Лысая голова поднялась и почему-то прошептала:
– Люкс стоит…
Павел Иванович улыбнулся, услышав сумму.
Администратор улыбнулся в ответ и протянул анкеты.
Наташа взяла ручку, но Пестель жестом остановил ее. Он положил на незаполненные анкеты стодолларовую бумажку и протянул администратору.
Лысый администратор проводил Наташу и Павла Ивановича до номера.
Получив чаевые в американской валюте, долго кланялся, протянул свою визитку с номером мобильного телефона, просил обращаться при первой необходимости и даже без необходимости.
Как только дверь за ним закрылась, Наташа обняла Пестеля:
– Пашка, ты – волшебник! У тебя все получается!
– Ну, коли так, значит, у меня получится первым пойти в душ. А потом я отдам его в полное твое распоряжение. Я быстро. О’кей?
Наташа прошлась по двум комнатам номера, открыла-закрыла двери шкафов, которые конечно же открывались закрывались со скрипом, подошла к окну.
Напротив гостиницы располагалось одноэтажное здание с вывеской «Мини-супермаркет „Великий“».
Наташа улыбнулась, город Великая Тропа казался ей все более занятным.

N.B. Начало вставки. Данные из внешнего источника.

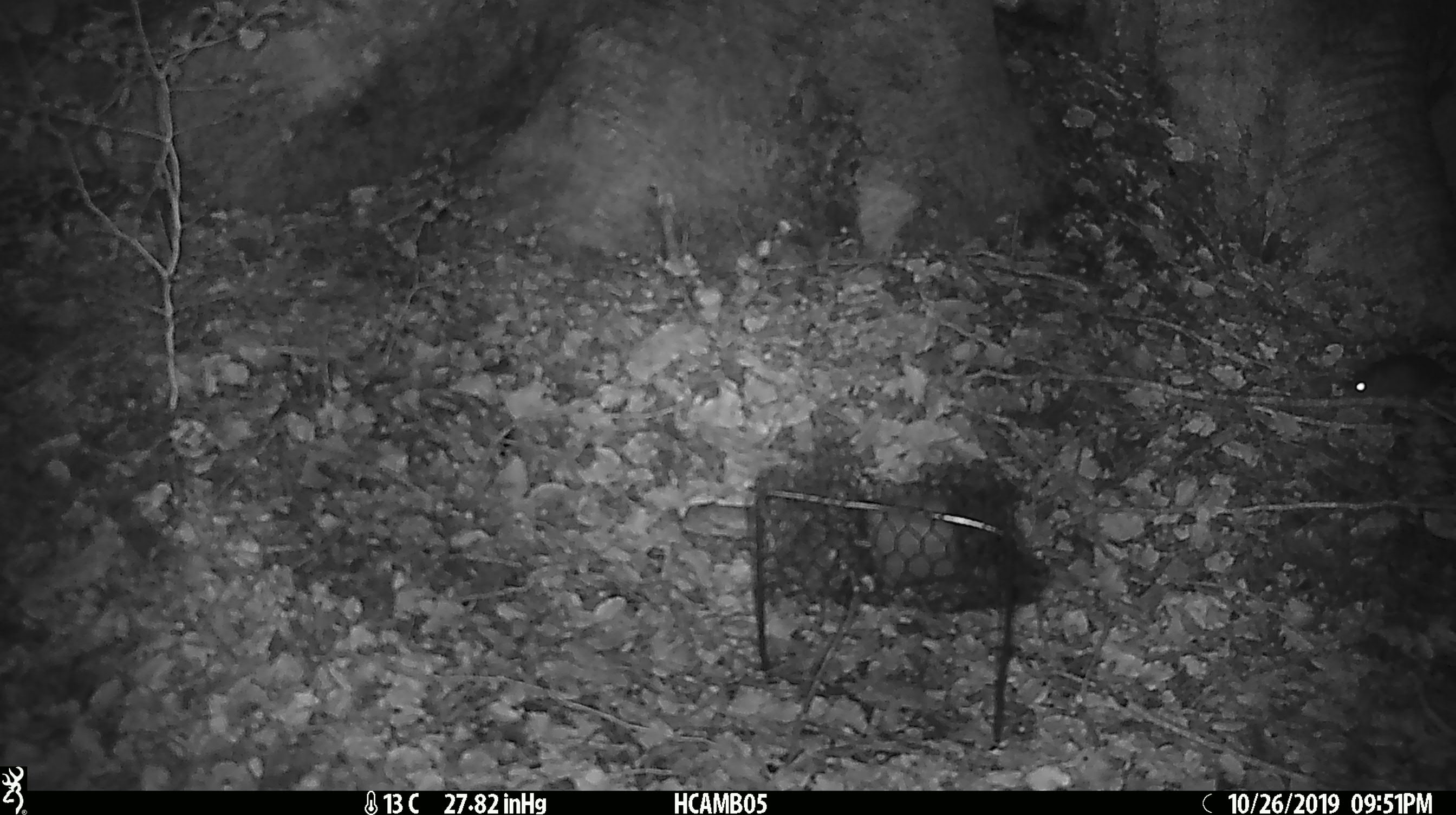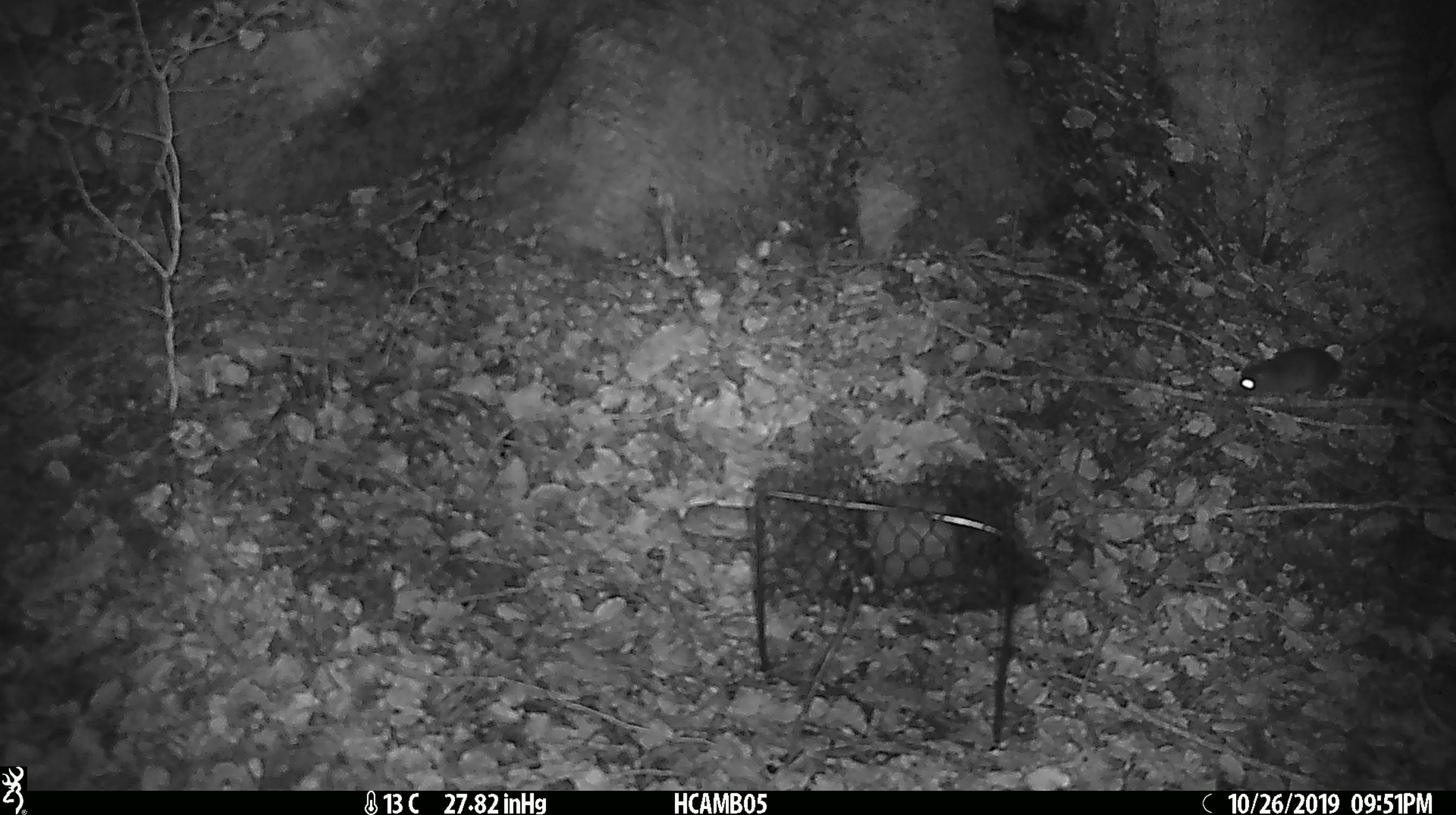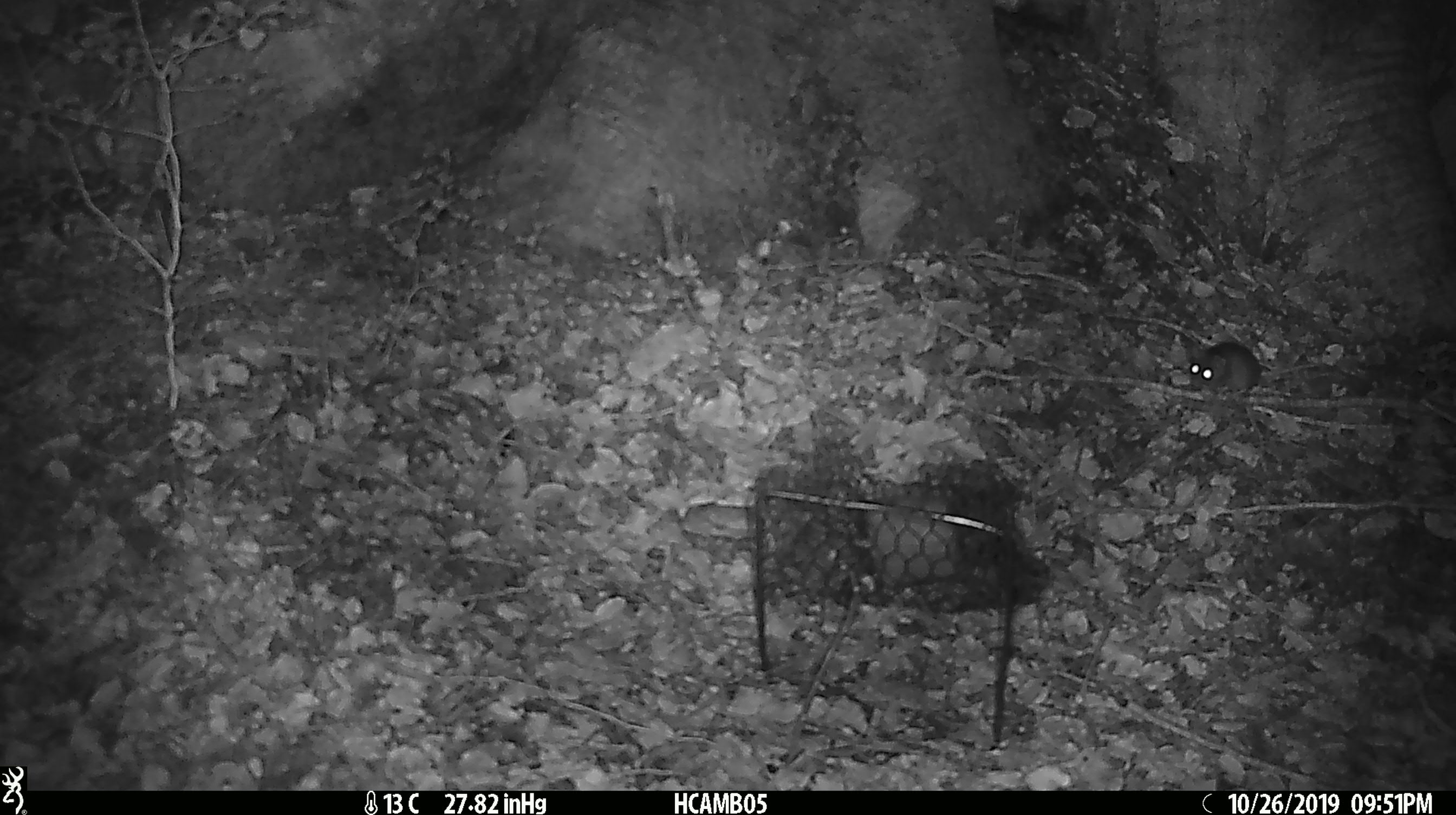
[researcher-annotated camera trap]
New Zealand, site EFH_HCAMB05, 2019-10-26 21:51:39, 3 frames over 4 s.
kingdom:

Включила телевизор. И тут же закричала:
– Паша! Скорей! Паша!
Пестель выскочил из ванны в своем любимом махровом халате.
Диктор «Новостей», строго глядя на зрителя, говорил:
– После допроса в прокуратуре арестован глава ООО «Светлый путь», известный предприниматель и меценат Иван Петрович Саморяд.
На экране возникла фотография Ивана Петровича. Саморяд глядел с укоризной.
– Как нам сообщили компетентные источники в прокуратуре, в ближайшие дни Саморяду будет предъявлено обвинение в уходе от налогов в особо крупных размерах.
На экране появился человек в прокурорской форме…
– Смотри-ка, – всплеснула руками Наташа. – Этот, который нас допрашивал… Как его?
– Коростылев, – подсказал Пестель.
Коростылев, сурово глядя на зрителей, сообщил:
– Мы стояли и будем стоять на страже интересов граждан нашей Родины. Мы не можем позволить, чтобы кто-то обворовывал нас с вами, наших детей и внуков. Это недопустимо! – Следователь потряс в воздухе какими-то бумагами. – Нам удалось собрать неопровержимые документы, свидетельствующие о том, что Иван Петрович Саморяд цинично уходил от налогов. Иногда, что особенно отвратительно, он делал это под видом благотворительной деятельности.
Рядом со следователем возник худенький журналист в очках.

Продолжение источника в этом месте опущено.